"88729102 Terabytes Speicherplatz. 34 qm Wohnfläche.
Mach Platz für dein Leben. Komm zur Datenbank."
Und die Datenbank kommt auch gern zu dir. In Gestalt von Oma Liz.
"Hello, I'm Elizabeth Polonasky from the databank, I believe we've got an appointment." - "I just did expect actually ..." - "Someone younger?" - "Probably. Come in, come in." - "Thank you."
Weil es keine Pension mehr gibt, arbeitet Liz eben grauhaarig weiter. Sie ist Datenbankberaterin. Sie sichtet dein Material und legt dir dann entsprechende Angebote der Datenbank nahe. Du staunst. Bald wirst du wieder Platz haben.

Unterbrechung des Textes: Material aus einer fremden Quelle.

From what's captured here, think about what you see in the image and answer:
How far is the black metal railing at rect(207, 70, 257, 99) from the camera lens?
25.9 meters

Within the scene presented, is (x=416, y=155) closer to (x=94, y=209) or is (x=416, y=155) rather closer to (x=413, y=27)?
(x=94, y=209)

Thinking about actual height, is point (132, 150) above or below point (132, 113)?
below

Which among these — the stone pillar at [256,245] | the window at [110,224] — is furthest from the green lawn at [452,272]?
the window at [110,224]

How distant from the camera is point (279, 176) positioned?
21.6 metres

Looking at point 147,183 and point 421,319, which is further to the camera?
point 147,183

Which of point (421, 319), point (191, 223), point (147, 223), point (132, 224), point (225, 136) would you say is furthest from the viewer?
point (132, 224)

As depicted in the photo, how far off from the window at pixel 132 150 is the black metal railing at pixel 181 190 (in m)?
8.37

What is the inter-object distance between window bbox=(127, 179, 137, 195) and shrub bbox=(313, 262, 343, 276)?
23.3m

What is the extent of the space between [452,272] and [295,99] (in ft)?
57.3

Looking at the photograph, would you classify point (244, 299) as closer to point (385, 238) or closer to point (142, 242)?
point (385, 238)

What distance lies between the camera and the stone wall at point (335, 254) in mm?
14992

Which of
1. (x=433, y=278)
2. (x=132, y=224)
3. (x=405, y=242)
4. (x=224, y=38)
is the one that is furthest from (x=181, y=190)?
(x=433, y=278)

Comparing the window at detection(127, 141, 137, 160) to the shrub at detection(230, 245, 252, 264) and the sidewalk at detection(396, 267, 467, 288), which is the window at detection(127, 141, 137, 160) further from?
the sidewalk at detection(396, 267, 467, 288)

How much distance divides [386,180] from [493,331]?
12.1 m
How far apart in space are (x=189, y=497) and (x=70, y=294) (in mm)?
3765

"The fact that I'm a little older helps enormously psychologically, you know, we do have clients who have experienced data loss and that can be very traumatic [...] I see, right, no hard disk or back up devices, no secret storage spaces, floppy disks, zip-drives, nothing like that?"
Ein Forschungsauftrag
Oma Liz ist eine Erfindung von Anab Jain. Sie ist Interaction Designer. Und arbeitet eigentlich meistens daran, technologische Innovation für Menschen erfahrbar zu machen. Interessanter, magischer, verspielter. oder zu forschen, wie sich das Sozialleben verändert, wenn sich die Technik verändert. Und so entstand "Little Brinkland", so kam der Auftrag zu ihr: Eine große britische Firma für Bürobedarf ist an sie herangetreten und hat gefragt: Wie sieht die Arbeit im Jahr 2012 aus?
Jain forschte bei den arbeitenden der Gegenwart. Sie begab sich auf die Fotowebsite flickr: "I started talking to people through flickr. People were posting lots of photographs of their desks at home, of their desks at work, of their working spaces, of their obsessions with technology and I started e-mailing and asked them about how they work and why they work from home, how many hours they spent in front of their laptop, what their dream jobs were."
Dann interviewte Jain noch haufenweise Zukunftsforscher und Technikexperten und liess ihre Phantasie spielen.
Drei Jobs der Zukunft hat Anab Jain entwickelt. Den Hacker mit dem Datenhund, die Kaltzonenfrau und die Datenbank-Oma. Jedem von ihnen ist ein kleiner Dokumentarfilm gewidmet.
Anab Jain
Alice
Zum Beispiel Alice. Früher Datenneurotikerin und 24/7 online, jetzt schickt sie mysteriöse Postkarten aus der kalten Zone.
Den Weg zu Alice zeigen Sticker an - sie zeigen ein rundes Symbol und kleben an Buswartehäuschen, Mauern und in Tiefgaragen. Das Symbol steht für eine Cold Zone, eine Zone, in der man endlich offline sein kann und sich nicht verfolgt fühlt.
"I work for a corporation called "city watcher and it requires to have this RFID implants in your hands, so that they can keep an eye on their workers. It's an amazing piece of technology that means they can't find us in here. I need to take a break from work, play games, meet colleagues. The terminasls allow us to leave data for each other and basically at the end of the day nothing is stored, everything is deleted and nothing can be traced."
Andrew
Und dann gibt es noch Andrew, den Hacker, der mit einem Tierarzt zusammenarbeitet und Hunde betreut, die Podcasts versenden, wenn sie Gassi gehen. Hier haben wir schon eine junge dame im Park, die auf Luka, den Netzwerkdalmatiner wartet.
"Oh, look, there's Luka!"
Die Dokumentarfilme über Little Brinkland aus dem jahr 2012 sind mit viel Herz gedreht worden. Anab Jain:
"It was quite hard to start making technology 'real' which does not exist today. I knew that I was never gonna be able to really make a cold zone or really make a dog which had a wireless network inside it. The combination of using billboards and stickers and the technique of documentary film helped me create this fictional land - to an extent. I don't think I'm 100% successfull in that but I think the more time I spend on it I could almost imagine living there myself."
Little Brinkland
Mit Little Brinkland könnte es weitergehen, sagt Anab Jain. Aber momentan arbeitet sie schon wieder an etwas anderem: Kleine Autos, auf deren Dach man mit einem Stift malen kann, und wenn man sie auf den Boden stellt, fahren sie genau auf der zuvor gemalten Linie.